Saturday, September 04, 2010

Anatomy of a photo

Derrick Morgan

When on a photoshoot, there are a ton of choices to be made and I thought I'd let you in on why a chose to shoot and process a photo the way I did.

This is Cabrillo College safety Derrick Morgan, who was our featured player for the Cabrillo College football preview story in the football special section of the Santa Cruz Sentinel. I shot four kids for the special section, Morgan and three high school guys. One was for the cover and the others were for the league preview stories. I wanted them to all be shot the same way so there was a continuity throughout the section. Last year I did environmental portraits, so this year it was natural to try some studio shots.

I knew exactly how I wanted to light the shots. I have small strobes on either side of the subject into umbrellas and a larger strobe as the key light to camera left into a softbox. I've seen this style of lighting called the "three-light gritty look" and is very popular these days. The reason I like it is because it gives the photo a lot of "pop" and when printing on a newspaper, you need all the pop you can get. Newspapers suck the quality out of a photo, so the highlights created by this setup make it an ideal choice.

I had all the players assume various football-related poses for their shots.
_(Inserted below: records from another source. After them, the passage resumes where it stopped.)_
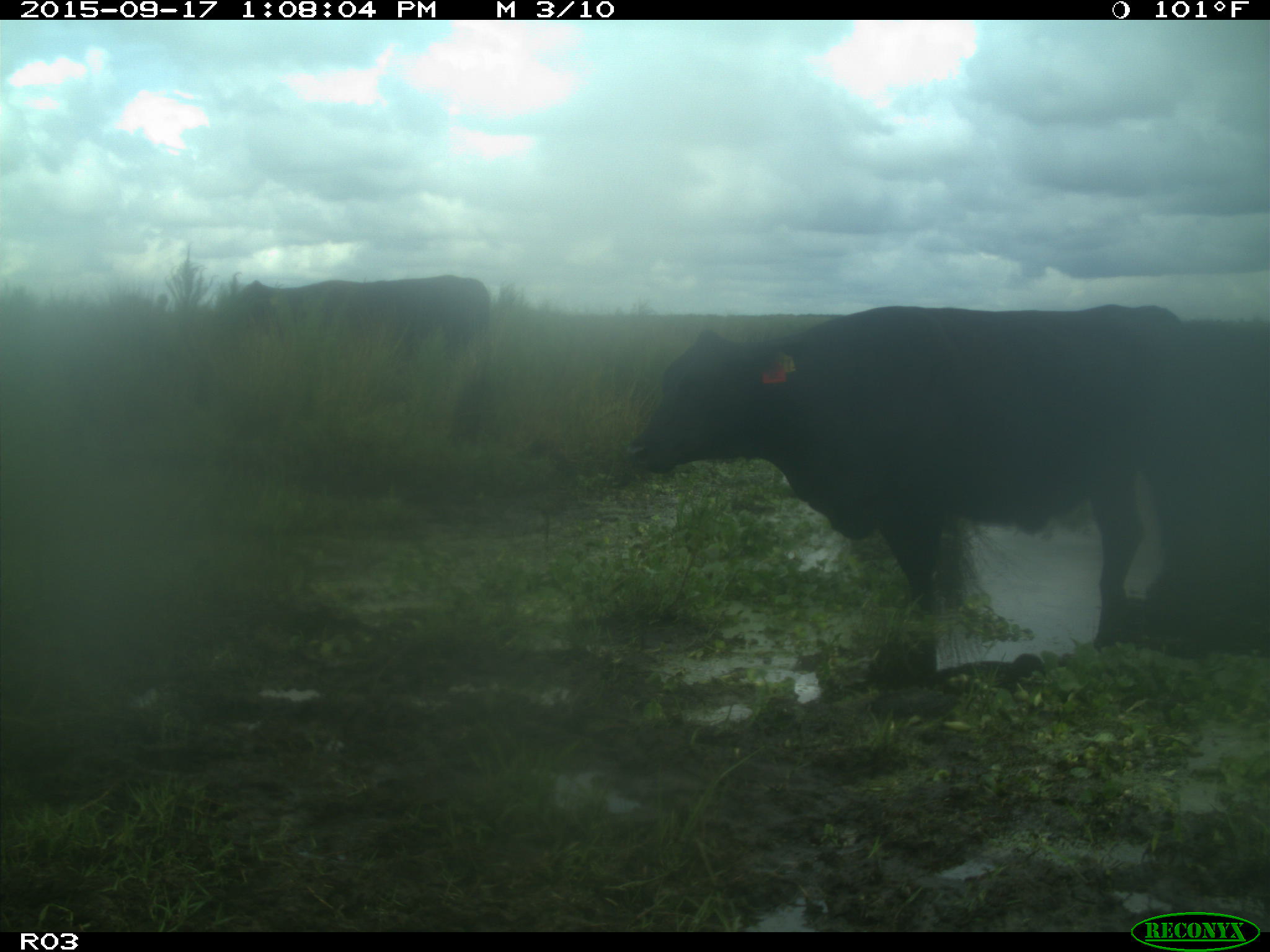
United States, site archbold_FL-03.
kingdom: Animalia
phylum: Chordata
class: Mammalia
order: Artiodactyla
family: Bovidae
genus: Bos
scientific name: Bos taurus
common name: domestic cow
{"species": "Bos taurus (domestic cow)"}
Some worked out better than others, but hey, finding out what doesn't work is part of the fun. This shot (which didn't run in the paper) was tough because the ball would usually create a shadow in the player's face, but Derrick was able to toss it more to his side and eliminate that issue.

While I like this photo, it didn't run in the newspaper because of his white jersey. Exposing for his dark skin started to blow out the highlights of the uniform, which would look like a giant white spot in the paper. So I had him switch to his home jersey and we grabbed the safe shot that ran with his story.

It's all about choices.

Processing was very simple for this photo. From Lightroom I opened the photo as a smart object into Photoshop and then right clicked on the layer and selected "new smart object via copy." Next I double-clicked on this layer to bring up Adobe Camera Raw. Just change the photo to grayscale and hit OK. Now change the blending mode to "hard light."

Apply the filter "Other > High Pass" and chose a radius of about 20 or so. I had some halos around him on the backdrop, so I masked the backdrop out. Then I could double click the High Pass smart filter and readjust it to my liking.

That's it. May have sounded more complicated that it actually was, but give it a try anyway.